● WORK INSTRUCTIONS
Set out everything from the start of the records down to the line containing "122H177V130L186 141H196V138H199V135L194 133V122H191L188", both ends included, as a numbered list with blank lines omitted. Leave the pictures out of the answer.
═════ LISTING
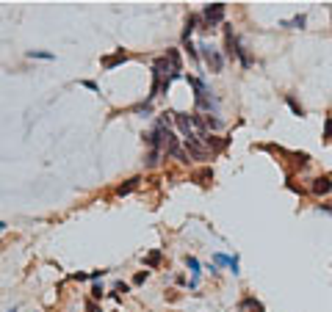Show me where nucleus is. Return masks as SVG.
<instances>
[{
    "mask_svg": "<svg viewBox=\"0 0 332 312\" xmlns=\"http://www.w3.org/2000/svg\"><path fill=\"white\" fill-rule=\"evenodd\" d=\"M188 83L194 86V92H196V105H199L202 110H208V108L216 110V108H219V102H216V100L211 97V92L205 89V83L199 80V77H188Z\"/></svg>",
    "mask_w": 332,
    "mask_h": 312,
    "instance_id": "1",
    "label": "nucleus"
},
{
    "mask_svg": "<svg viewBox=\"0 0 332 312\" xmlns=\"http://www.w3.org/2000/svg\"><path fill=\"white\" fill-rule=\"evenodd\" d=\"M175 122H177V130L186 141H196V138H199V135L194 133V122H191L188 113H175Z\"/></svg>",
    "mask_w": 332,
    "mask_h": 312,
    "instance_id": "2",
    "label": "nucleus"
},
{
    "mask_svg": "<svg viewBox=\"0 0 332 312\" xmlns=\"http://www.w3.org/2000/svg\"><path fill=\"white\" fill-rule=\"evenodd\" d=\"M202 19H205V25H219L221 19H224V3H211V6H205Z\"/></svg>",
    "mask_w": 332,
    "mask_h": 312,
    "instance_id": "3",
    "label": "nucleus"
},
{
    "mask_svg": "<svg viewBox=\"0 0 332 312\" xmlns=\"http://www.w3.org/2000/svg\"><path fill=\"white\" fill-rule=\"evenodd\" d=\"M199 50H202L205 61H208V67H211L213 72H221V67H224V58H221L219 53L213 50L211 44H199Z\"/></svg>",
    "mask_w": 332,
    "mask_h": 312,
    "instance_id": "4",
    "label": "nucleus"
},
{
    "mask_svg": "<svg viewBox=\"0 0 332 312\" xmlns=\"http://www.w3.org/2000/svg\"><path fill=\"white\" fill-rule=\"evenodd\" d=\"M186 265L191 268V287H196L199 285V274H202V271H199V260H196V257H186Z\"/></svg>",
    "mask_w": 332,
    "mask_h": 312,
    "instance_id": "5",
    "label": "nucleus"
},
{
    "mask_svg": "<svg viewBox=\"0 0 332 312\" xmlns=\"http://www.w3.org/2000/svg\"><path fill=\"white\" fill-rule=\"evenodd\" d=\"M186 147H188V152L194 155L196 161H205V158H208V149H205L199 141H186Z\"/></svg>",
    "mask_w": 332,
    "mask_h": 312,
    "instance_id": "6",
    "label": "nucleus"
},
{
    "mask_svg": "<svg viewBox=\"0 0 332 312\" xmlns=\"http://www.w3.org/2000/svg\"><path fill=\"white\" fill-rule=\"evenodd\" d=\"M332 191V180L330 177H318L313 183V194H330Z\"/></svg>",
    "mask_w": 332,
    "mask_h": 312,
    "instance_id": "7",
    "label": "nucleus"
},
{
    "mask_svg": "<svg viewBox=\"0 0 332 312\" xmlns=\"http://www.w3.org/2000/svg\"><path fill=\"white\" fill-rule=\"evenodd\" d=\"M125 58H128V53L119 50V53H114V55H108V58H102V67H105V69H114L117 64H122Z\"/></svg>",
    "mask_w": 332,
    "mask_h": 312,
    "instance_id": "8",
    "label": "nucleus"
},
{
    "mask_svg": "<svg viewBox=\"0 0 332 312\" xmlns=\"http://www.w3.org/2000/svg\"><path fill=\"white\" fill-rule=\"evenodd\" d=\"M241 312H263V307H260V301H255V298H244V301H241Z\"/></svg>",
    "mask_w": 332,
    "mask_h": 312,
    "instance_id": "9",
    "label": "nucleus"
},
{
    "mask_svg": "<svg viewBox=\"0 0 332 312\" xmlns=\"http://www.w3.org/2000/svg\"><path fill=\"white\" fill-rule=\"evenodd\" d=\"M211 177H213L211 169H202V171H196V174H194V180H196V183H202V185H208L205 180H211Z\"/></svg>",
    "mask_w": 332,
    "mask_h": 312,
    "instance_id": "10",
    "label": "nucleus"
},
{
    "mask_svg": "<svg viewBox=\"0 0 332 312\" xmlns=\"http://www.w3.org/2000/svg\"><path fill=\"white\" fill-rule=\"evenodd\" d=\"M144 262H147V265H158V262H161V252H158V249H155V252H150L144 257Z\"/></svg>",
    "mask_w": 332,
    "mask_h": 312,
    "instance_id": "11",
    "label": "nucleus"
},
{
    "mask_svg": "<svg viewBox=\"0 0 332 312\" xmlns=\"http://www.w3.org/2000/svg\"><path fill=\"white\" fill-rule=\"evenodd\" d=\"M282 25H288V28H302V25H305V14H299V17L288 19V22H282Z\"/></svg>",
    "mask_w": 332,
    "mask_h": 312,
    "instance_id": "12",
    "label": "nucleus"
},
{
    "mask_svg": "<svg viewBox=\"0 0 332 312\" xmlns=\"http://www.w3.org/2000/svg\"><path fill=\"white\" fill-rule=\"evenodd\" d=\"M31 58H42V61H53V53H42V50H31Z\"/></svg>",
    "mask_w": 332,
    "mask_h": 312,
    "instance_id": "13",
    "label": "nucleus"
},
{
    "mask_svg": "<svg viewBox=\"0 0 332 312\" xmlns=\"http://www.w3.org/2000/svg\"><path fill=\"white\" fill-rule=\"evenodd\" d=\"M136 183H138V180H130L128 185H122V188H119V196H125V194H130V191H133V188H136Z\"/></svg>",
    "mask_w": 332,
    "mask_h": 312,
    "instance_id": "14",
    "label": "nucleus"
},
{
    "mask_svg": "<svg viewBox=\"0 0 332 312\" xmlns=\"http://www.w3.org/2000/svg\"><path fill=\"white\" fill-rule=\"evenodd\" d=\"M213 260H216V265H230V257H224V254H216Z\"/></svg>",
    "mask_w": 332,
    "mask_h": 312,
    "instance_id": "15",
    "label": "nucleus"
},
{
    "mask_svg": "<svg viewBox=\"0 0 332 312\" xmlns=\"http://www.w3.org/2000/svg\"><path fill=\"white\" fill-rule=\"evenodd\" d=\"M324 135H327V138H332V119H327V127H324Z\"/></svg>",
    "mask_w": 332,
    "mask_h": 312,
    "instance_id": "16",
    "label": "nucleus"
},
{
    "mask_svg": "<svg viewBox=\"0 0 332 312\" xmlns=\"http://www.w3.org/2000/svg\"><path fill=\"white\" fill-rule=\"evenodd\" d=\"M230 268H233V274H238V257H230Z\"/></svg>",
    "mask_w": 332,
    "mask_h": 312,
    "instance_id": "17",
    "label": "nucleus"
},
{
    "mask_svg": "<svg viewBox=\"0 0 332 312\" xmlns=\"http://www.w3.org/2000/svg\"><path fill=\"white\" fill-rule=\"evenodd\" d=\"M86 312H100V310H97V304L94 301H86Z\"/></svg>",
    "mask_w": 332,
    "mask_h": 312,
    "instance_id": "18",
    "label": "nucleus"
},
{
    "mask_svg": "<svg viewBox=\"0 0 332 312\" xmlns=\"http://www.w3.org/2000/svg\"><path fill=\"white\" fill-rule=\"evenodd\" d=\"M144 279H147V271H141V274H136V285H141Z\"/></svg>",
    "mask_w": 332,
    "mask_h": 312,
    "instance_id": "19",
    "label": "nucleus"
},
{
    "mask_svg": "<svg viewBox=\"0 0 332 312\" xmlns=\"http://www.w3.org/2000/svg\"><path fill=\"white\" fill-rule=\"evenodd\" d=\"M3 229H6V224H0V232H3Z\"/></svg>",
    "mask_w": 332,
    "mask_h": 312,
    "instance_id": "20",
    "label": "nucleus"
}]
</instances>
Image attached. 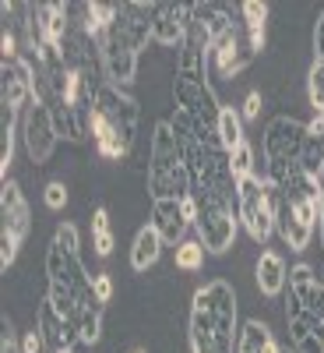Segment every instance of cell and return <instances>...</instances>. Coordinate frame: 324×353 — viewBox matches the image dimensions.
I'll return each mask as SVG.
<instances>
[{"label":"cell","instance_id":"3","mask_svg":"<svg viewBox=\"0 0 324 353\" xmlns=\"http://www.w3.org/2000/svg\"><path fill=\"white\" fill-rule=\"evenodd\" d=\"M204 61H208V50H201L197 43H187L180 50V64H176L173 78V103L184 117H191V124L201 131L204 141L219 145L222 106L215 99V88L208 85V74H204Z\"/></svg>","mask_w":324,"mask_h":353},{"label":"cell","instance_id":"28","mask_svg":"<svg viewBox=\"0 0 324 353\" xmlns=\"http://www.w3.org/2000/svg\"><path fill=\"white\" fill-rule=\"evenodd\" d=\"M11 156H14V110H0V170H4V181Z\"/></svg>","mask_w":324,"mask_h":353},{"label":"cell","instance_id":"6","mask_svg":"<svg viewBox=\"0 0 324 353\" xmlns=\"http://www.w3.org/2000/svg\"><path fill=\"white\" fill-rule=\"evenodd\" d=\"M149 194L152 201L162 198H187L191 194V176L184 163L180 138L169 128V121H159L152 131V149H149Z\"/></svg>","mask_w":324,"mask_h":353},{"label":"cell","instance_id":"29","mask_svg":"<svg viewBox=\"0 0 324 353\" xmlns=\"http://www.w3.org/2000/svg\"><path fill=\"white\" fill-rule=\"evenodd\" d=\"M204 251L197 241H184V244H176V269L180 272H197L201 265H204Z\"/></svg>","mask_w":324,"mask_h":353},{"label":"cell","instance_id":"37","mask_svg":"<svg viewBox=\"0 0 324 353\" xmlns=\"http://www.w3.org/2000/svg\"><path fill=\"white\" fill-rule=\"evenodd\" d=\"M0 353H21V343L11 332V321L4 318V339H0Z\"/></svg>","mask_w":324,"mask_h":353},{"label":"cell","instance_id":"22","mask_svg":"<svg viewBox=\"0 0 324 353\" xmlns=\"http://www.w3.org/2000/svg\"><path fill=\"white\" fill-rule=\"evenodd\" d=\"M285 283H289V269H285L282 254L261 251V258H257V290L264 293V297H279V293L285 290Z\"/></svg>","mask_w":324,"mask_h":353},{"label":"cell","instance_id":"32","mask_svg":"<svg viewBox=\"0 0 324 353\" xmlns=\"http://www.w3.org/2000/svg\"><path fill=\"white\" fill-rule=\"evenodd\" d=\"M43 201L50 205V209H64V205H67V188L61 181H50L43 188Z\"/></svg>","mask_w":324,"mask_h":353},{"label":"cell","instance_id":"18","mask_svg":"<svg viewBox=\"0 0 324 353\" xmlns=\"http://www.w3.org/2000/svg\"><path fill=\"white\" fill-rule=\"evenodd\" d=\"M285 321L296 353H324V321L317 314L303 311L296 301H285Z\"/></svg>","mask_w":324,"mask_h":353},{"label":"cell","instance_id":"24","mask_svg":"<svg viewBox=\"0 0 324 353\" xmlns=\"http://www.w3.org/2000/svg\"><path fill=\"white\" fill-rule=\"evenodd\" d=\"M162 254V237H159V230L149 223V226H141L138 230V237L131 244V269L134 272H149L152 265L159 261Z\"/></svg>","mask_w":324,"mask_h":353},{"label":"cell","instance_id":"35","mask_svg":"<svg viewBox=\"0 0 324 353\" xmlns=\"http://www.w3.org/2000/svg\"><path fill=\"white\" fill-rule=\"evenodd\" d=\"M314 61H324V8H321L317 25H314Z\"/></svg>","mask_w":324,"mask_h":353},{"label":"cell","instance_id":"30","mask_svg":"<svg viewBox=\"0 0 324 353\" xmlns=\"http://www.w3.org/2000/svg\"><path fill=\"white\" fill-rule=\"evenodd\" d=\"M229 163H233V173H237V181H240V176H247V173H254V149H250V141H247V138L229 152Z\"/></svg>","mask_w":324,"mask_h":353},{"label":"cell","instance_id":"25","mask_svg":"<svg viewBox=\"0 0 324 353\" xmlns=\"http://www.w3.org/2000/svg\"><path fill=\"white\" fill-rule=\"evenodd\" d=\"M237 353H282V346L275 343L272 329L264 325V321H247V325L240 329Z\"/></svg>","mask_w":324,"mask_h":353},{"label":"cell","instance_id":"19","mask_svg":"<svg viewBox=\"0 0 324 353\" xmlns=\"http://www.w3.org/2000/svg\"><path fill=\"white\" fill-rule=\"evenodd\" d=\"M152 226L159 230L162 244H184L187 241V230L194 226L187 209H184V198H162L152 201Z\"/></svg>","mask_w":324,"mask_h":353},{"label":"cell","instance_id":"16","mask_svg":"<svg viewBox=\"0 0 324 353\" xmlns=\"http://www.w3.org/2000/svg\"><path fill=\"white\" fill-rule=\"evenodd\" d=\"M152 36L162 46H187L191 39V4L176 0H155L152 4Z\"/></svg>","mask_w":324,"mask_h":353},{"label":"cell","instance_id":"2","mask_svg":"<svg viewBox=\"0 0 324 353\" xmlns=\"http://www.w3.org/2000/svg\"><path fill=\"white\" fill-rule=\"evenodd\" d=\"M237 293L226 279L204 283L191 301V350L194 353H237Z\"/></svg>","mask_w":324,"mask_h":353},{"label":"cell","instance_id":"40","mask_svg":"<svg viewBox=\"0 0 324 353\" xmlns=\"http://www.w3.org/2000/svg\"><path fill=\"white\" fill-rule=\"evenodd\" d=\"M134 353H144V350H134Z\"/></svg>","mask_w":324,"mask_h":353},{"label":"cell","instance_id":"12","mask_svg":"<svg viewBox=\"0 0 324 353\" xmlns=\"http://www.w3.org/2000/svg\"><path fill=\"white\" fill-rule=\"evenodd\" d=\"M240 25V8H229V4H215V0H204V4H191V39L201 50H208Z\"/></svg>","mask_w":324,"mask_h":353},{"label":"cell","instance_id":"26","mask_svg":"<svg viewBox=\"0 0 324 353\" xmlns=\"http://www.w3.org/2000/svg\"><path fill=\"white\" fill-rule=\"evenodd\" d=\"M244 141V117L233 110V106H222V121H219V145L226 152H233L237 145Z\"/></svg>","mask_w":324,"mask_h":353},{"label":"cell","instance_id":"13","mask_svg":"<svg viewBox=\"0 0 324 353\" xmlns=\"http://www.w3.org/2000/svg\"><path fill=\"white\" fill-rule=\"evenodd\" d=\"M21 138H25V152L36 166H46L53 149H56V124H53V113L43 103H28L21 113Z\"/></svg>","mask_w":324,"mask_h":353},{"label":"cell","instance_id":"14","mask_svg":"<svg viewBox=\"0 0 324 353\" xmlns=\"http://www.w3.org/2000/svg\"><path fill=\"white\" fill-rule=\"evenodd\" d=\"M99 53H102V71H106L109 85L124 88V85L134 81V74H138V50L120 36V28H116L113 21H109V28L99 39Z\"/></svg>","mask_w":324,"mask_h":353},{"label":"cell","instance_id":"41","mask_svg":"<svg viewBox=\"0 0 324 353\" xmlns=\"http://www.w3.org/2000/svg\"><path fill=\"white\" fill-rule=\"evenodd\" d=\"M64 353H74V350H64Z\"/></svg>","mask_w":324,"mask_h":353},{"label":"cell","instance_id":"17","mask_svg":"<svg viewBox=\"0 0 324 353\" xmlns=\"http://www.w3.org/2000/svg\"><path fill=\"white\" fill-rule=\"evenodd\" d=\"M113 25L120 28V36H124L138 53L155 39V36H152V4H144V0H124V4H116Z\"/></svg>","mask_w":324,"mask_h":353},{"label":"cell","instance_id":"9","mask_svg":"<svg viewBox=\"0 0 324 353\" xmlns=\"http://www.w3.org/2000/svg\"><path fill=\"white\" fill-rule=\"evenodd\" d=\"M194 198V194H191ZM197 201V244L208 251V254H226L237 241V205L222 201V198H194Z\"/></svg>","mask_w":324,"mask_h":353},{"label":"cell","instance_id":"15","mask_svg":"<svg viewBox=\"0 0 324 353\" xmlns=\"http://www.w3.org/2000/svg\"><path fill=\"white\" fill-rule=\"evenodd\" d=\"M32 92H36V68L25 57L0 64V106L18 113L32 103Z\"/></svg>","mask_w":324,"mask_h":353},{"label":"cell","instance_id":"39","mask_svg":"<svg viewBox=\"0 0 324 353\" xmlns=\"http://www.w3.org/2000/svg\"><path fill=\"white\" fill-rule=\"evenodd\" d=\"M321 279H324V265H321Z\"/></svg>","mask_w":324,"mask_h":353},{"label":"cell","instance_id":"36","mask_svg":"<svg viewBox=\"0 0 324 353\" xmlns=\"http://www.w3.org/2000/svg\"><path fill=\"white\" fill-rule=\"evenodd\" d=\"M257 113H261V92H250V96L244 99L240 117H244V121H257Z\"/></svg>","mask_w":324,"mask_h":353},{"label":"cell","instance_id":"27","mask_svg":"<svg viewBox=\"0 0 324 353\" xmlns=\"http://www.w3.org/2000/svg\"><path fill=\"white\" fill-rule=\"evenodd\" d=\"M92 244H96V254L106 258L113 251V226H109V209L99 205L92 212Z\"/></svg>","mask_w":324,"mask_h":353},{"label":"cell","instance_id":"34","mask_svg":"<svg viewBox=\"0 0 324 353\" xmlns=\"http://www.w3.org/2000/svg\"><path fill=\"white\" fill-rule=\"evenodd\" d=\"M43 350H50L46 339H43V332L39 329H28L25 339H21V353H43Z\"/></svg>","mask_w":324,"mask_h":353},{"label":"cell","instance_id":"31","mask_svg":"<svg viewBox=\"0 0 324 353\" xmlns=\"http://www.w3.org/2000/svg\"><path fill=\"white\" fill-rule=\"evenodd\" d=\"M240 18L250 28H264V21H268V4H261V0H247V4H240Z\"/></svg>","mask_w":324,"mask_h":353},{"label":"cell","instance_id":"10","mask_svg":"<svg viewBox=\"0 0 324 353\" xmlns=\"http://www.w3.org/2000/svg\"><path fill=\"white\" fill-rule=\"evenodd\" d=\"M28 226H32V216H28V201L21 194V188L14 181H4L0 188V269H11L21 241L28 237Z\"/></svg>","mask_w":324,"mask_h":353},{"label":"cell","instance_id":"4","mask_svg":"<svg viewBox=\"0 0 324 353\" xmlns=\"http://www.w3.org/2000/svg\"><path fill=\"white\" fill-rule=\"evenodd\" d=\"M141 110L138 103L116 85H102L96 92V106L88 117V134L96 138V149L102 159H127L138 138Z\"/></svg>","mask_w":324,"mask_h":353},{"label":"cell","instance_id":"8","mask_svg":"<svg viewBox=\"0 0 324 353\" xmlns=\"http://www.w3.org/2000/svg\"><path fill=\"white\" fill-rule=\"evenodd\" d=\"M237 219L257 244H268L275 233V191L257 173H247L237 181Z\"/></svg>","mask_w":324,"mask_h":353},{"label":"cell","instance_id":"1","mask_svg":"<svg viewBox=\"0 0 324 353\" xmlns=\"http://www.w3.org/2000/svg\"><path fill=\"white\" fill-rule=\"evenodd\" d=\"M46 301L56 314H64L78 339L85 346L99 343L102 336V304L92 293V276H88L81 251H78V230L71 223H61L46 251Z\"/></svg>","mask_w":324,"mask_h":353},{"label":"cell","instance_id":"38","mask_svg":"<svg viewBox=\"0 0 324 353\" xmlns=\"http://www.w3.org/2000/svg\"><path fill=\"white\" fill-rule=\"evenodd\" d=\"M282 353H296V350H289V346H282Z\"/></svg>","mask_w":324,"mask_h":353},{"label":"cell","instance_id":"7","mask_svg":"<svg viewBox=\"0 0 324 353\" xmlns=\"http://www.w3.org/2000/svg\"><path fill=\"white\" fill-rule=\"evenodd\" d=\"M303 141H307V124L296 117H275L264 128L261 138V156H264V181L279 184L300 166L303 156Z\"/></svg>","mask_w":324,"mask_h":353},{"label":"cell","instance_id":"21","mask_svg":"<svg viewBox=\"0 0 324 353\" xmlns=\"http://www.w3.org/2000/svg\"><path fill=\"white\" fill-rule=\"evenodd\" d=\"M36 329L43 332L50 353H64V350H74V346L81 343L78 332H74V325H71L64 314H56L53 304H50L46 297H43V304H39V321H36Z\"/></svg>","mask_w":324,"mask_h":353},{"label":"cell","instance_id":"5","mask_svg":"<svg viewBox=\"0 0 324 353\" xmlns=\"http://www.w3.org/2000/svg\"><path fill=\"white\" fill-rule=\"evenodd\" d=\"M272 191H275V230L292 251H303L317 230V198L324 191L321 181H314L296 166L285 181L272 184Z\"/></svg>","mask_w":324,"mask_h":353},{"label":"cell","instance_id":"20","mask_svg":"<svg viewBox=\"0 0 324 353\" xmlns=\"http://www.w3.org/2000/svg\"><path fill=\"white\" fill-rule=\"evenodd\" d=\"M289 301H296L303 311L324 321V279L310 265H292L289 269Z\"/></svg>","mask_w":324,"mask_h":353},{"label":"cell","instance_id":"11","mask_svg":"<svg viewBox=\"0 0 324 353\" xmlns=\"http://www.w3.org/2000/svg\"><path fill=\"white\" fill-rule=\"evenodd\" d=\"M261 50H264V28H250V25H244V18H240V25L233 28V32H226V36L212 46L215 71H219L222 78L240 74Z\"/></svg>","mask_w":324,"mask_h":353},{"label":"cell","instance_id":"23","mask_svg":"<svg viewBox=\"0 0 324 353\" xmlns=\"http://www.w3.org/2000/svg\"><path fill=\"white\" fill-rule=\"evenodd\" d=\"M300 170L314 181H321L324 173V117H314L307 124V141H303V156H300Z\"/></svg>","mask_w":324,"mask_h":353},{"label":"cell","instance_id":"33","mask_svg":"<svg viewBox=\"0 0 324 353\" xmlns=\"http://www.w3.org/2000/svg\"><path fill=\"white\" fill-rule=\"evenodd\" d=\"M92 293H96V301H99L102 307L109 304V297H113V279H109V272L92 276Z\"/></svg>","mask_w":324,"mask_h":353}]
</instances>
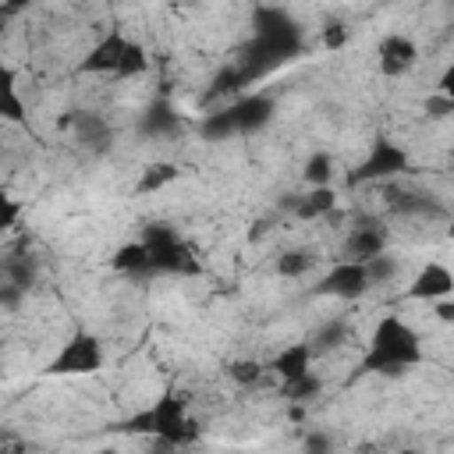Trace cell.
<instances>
══════════
● CORRECT ANSWER
1. Show me where nucleus is. Return masks as SVG.
2. <instances>
3. [{
4.     "mask_svg": "<svg viewBox=\"0 0 332 312\" xmlns=\"http://www.w3.org/2000/svg\"><path fill=\"white\" fill-rule=\"evenodd\" d=\"M188 83L194 86V92H196V105H199L202 110H208V108L216 110V108H219V102H216V100L211 97V92L205 89V83L199 80V77H188Z\"/></svg>",
5.     "mask_w": 332,
6.     "mask_h": 312,
7.     "instance_id": "1",
8.     "label": "nucleus"
9. },
10. {
11.     "mask_svg": "<svg viewBox=\"0 0 332 312\" xmlns=\"http://www.w3.org/2000/svg\"><path fill=\"white\" fill-rule=\"evenodd\" d=\"M175 122H177V130L186 141H196V138H199V135L194 133V122H191L188 113H175Z\"/></svg>",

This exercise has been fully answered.